SHORT TASK: Reproduce the listing below exactly. Pictures do not belong in the copy.

DATASET ROWS:
>> begin
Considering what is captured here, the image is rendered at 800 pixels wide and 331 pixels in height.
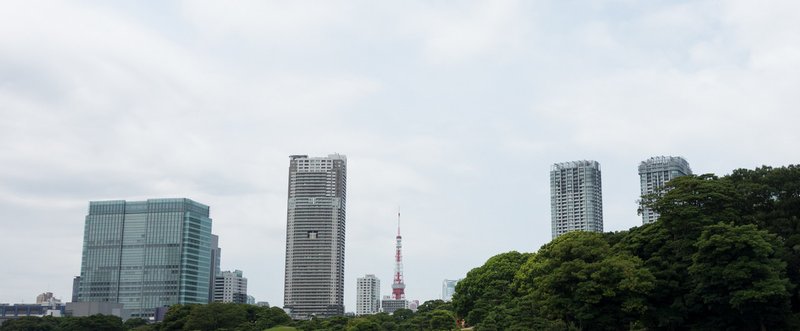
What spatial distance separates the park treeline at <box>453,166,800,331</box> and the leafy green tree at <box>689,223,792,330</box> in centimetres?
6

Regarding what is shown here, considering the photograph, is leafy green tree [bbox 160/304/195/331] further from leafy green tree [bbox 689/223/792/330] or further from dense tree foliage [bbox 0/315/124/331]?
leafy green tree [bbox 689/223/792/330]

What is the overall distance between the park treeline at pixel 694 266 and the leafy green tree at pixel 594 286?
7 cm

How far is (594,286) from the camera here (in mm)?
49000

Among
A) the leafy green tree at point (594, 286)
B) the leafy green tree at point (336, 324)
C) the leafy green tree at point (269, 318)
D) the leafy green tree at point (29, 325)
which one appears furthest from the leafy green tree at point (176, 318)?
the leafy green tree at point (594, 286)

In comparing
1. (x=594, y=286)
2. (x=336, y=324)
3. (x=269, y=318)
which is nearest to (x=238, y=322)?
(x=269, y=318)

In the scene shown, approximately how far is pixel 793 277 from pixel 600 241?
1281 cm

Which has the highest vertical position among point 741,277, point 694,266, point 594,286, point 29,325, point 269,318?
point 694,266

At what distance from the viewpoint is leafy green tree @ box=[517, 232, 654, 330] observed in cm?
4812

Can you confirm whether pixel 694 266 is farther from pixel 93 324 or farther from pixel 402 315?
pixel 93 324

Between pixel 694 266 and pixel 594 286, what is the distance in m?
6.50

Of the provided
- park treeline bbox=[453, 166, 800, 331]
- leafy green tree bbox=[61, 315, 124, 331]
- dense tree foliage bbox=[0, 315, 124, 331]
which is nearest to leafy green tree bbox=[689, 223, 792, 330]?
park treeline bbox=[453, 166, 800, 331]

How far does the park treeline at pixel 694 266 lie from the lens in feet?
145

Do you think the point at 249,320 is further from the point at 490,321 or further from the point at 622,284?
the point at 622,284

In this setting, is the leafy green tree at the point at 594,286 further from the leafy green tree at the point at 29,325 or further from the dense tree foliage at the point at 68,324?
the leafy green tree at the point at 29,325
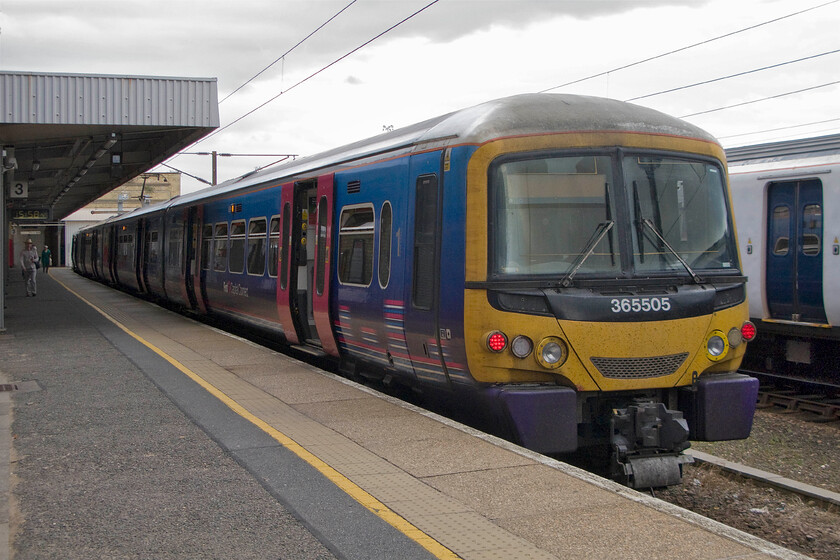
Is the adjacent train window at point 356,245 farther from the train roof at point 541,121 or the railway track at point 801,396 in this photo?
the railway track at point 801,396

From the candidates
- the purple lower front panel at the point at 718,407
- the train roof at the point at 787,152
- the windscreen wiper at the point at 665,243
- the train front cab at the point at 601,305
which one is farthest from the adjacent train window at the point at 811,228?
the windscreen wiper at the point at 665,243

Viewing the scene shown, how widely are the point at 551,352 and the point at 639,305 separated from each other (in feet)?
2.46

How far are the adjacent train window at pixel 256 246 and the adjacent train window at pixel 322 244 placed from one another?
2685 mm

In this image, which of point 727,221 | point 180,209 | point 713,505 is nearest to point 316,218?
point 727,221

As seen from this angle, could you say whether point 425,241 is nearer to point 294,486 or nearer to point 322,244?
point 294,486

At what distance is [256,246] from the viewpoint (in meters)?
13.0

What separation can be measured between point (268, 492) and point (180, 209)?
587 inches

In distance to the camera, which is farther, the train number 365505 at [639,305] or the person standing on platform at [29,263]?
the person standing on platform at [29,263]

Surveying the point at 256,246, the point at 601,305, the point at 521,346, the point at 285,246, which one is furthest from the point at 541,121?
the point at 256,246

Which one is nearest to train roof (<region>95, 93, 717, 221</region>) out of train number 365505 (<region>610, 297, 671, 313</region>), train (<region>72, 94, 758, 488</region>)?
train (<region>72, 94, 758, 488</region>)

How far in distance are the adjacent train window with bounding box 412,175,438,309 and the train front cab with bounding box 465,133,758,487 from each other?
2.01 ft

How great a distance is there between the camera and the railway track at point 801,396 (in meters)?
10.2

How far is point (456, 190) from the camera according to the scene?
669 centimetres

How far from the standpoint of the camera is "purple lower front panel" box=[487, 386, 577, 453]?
>> end
THE RESULT:
Considering what is captured here, the image is rendered at 800 pixels wide and 331 pixels in height.
What spatial distance separates the park treeline at <box>453,166,800,331</box> and the leafy green tree at <box>689,223,792,330</box> in centimetres?
6

Regarding what is shown here, considering the photograph, is leafy green tree [bbox 160/304/195/331] further from leafy green tree [bbox 689/223/792/330] or further from dense tree foliage [bbox 0/315/124/331]?
leafy green tree [bbox 689/223/792/330]

What is the overall distance between the park treeline at pixel 694 266 and the leafy green tree at pixel 594 286?
7 cm

How far is (594,286) from the camera here (in mm)?
49000

Among
A) the leafy green tree at point (594, 286)
B) the leafy green tree at point (336, 324)
C) the leafy green tree at point (269, 318)
D) the leafy green tree at point (29, 325)
which one appears furthest from the leafy green tree at point (176, 318)?
the leafy green tree at point (594, 286)

In comparing
1. (x=594, y=286)
2. (x=336, y=324)
3. (x=269, y=318)
which is nearest to (x=238, y=322)?
(x=269, y=318)

In the scene shown, approximately how far is pixel 793 277 from pixel 600 241?
1281 cm

Which has the highest vertical position among point 741,277, point 694,266, point 594,286, point 29,325, point 269,318?
point 694,266

At what distance from the viewpoint is leafy green tree @ box=[517, 232, 654, 330] observed in cm?
4812

Can you confirm whether pixel 694 266 is farther from pixel 93 324 or farther from pixel 402 315?
pixel 93 324

Between pixel 694 266 and pixel 594 286, what is the distance in m?
6.50

Of the provided
- park treeline bbox=[453, 166, 800, 331]
- leafy green tree bbox=[61, 315, 124, 331]
- dense tree foliage bbox=[0, 315, 124, 331]
which is nearest to leafy green tree bbox=[689, 223, 792, 330]?
park treeline bbox=[453, 166, 800, 331]

How far does the park treeline at pixel 694 266 lie from the lens in feet?
145

Do you think the point at 249,320 is further from the point at 490,321 or further from the point at 622,284?
the point at 622,284

In this setting, is the leafy green tree at the point at 594,286 further from the leafy green tree at the point at 29,325 or further from the dense tree foliage at the point at 68,324?
the leafy green tree at the point at 29,325
Is the adjacent train window at point 356,245 farther from the train roof at point 541,121 or the railway track at point 801,396 in this photo?
the railway track at point 801,396

From the candidates
- the purple lower front panel at the point at 718,407
- the train roof at the point at 787,152
- the windscreen wiper at the point at 665,243
- the train front cab at the point at 601,305
which one is farthest from the adjacent train window at the point at 811,228?
the windscreen wiper at the point at 665,243

Viewing the scene shown, how widely are the point at 551,352 and the point at 639,305 separated from each other (in feet)?
2.46

How far are the adjacent train window at pixel 256 246 and the adjacent train window at pixel 322 244 placed from one another?
2685 mm

In this image, which of point 727,221 | point 180,209 | point 713,505 is nearest to point 316,218?
point 727,221

As seen from this angle, could you say whether point 425,241 is nearer to point 294,486 or nearer to point 322,244?
point 294,486

At what distance is [256,246] from the viewpoint (in meters)?
13.0

What separation can be measured between point (268, 492) and point (180, 209)?
587 inches

In distance to the camera, which is farther, the train number 365505 at [639,305] or the person standing on platform at [29,263]?
the person standing on platform at [29,263]

Surveying the point at 256,246, the point at 601,305, the point at 521,346, the point at 285,246, which one is furthest from the point at 541,121?
the point at 256,246

Which one is nearest to train roof (<region>95, 93, 717, 221</region>) out of train number 365505 (<region>610, 297, 671, 313</region>), train (<region>72, 94, 758, 488</region>)?
train (<region>72, 94, 758, 488</region>)

How far in distance are the adjacent train window with bounding box 412,175,438,309 and the train front cab with bounding box 465,133,758,487 from each other?
2.01 ft

How great a distance is there between the camera and the railway track at point 801,396 (in meters)?
10.2

How far is point (456, 190) from the camera according to the scene?
669 centimetres

How far from the standpoint of the camera is "purple lower front panel" box=[487, 386, 577, 453]?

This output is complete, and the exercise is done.